[Dataset records]:
......

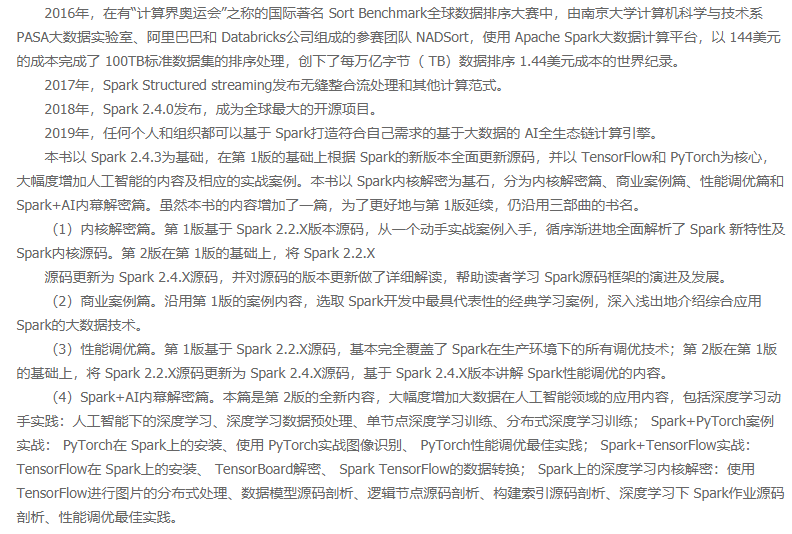 2016年，在有“计算界奥运会”之称的国际著名Sort Benchmark全球数据排序大赛中，由南京大学计算机科学与技术系PASA大数据实验室、阿里巴巴和Databricks公司组成的参赛团队NADSort，使用Apache Spark大数据计算平台，以144美元的成本完成了100TB标准数据集的排序处理，创下了每万亿字节（TB）数据排序1.44美元成本的世界纪录。

2017年，Spark Structured streaming发布无缝整合流处理和其他计算范式。

2018年，Spark 2.4.0发布，成为全球最大的开源项目。

2019年，任何个人和组织都可以基于Spark打造符合自己需求的基于大数据的AI全生态链计算引擎。

本书以Spark 2.4.3为基础，在第1版的基础上根据Spark的新版本全面更新源码，并以TensorFlow和PyTorch为核心，大幅度增加人工智能的内容及相应的实战案例。本书以Spark内核解密为基石，分为内核解密篇、商业案例篇、性能调优篇和Spark+AI内幕解密篇。虽然本书的内容增加了一篇，为了更好地与第1版延续，仍沿用三部曲的书名。

（1）内核解密篇。第1版基于Spark 2.2.X版本源码，从一个动手实战案例入手，循序渐进地全面解析了Spark新特性及Spark内核源码。第2版在第1版的基础上，将Spark 2.2.X

源码更新为Spark 2.4.X源码，并对源码的版本更新做了详细解读，帮助读者学习Spark源码框架的演进及发展。

（2）商业案例篇。沿用第1版的案例内容，选取Spark开发中最具代表性的经典学习案例，深入浅出地介绍综合应用Spark的大数据技术。

（3）性能调优篇。第1版基于Spark 2.2.X源码，基本完全覆盖了Spark在生产环境下的所有调优技术；第2版在第1版的基础上，将Spark 2.2.X源码更新为Spark 2.4.X源码，基于Spark 2.4.X版本讲解Spark性能调优的内容。

（4）Spark+AI内幕解密篇。本篇是第2版的全新内容，大幅度增加大数据在人工智能领域的应用内容，包括深度学习动手实践：人工智能下的深度学习、深度学习数据预处理、单节点深度学习训练、分布式深度学习训练；Spark+PyTorch案例实战：PyTorch在Spark上的安装、使用PyTorch实战图像识别、PyTorch性能调优最佳实践；Spark+TensorFlow实战：TensorFlow在Spark上的安装、TensorBoard解密、Spark TensorFlow的数据转换；Spark上的深度学习内核解密：使用TensorFlow进行图片的分布式处理、数据模型源码剖析、逻辑节点源码剖析、构建索引源码剖析、深度学习下Spark作业源码剖析、性能调优最佳实践。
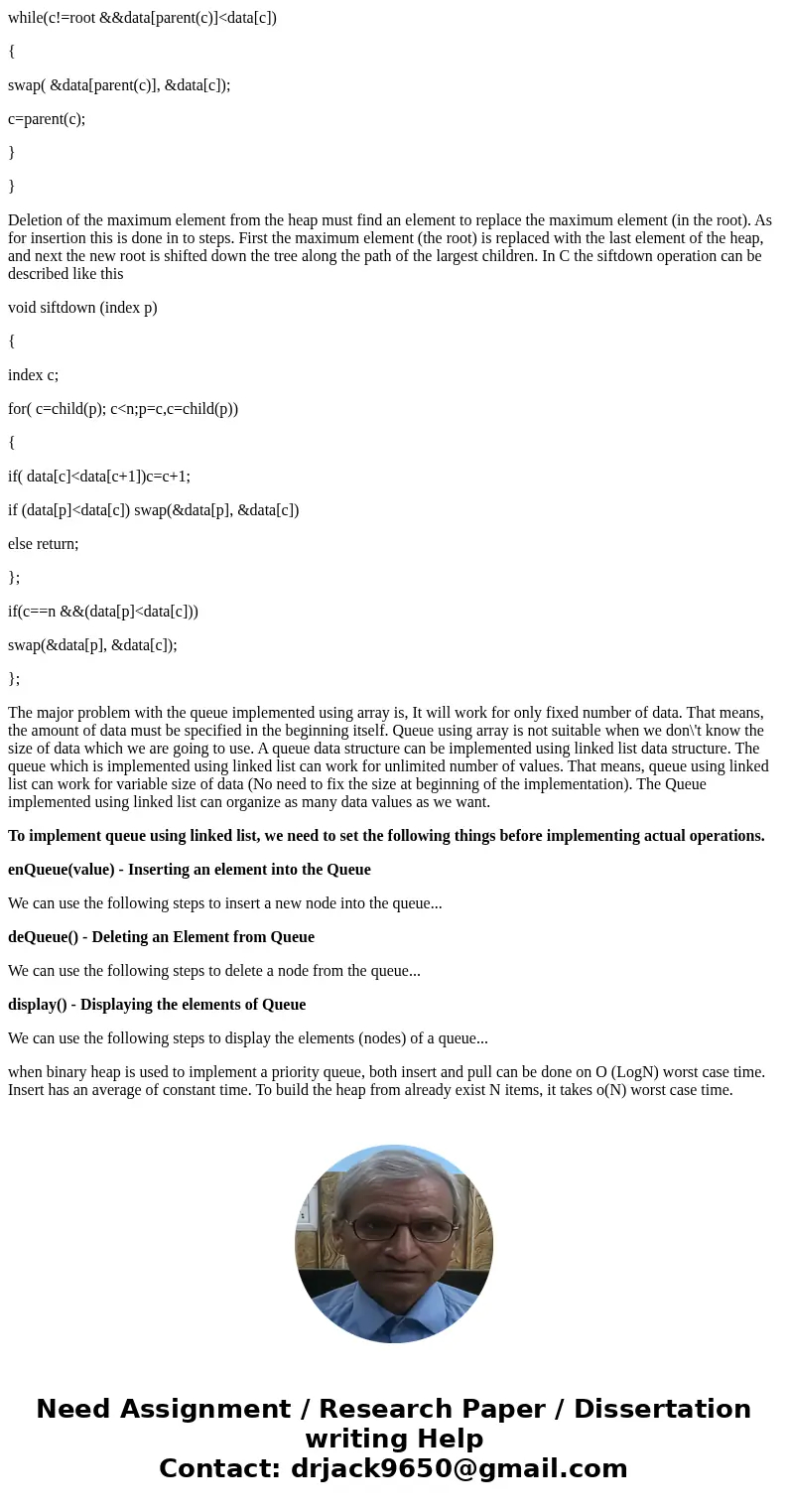 while(c!=root &&data[parent(c)]<data[c])

{

swap( &data[parent(c)], &data[c]);

c=parent(c);

}

}

Deletion of the maximum element from the heap must find an element to replace the maximum element (in the root). As for insertion this is done in to steps. First the maximum element (the root) is replaced with the last element of the heap, and next the new root is shifted down the tree along the path of the largest children. In C the siftdown operation can be described like this

void siftdown (index p)

{

index c;

for( c=child(p); c<n;p=c,c=child(p))

{

if( data[c]<data[c+1])c=c+1;

if (data[p]<data[c]) swap(&data[p], &data[c])

else return;

};

if(c==n &&(data[p]<data[c]))

swap(&data[p], &data[c]);

};

The major problem with the queue implemented using array is, It will work for only fixed number of data. That means, the amount of data must be specified in the beginning itself. Queue using array is not suitable when we don\'t know the size of data which we are going to use. A queue data structure can be implemented using linked list data structure. The queue which is implemented using linked list can work for unlimited number of values. That means, queue using linked list can work for variable size of data (No need to fix the size at beginning of the implementation). The Queue implemented using linked list can organize as many data values as we want.

To implement queue using linked list, we need to set the following things before implementing actual operations.

enQueue(value) - Inserting an element into the Queue

We can use the following steps to insert a new node into the queue...

deQueue() - Deleting an Element from Queue

We can use the following steps to delete a node from the queue...

display() - Displaying the elements of Queue

We can use the following steps to display the elements (nodes) of a queue...

when binary heap is used to implement a priority queue, both insert and pull can be done on O (LogN) worst case time. Insert has an average of constant time. To build the heap from already exist N items, it takes o(N) worst case time.

Need Assignment / Research Paper / Dissertation writing Help
Contact: drjack9650@gmail.com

......

[Task statement]:
I need each line of the entries that holds the string "from" located and copied.

[Reply]:
Deletion of the maximum element from the heap must find an element to replace the maximum element (in the root). As for insertion this is done in to steps. First the maximum element (the root) is replaced with the last element of the heap, and next the new root is shifted down the tree along the path of the largest children. In C the siftdown operation can be described like this
deQueue() - Deleting an Element from Queue
We can use the following steps to delete a node from the queue...
when binary heap is used to implement a priority queue, both insert and pull can be done on O (LogN) worst case time. Insert has an average of constant time. To build the heap from already exist N items, it takes o(N) worst case time.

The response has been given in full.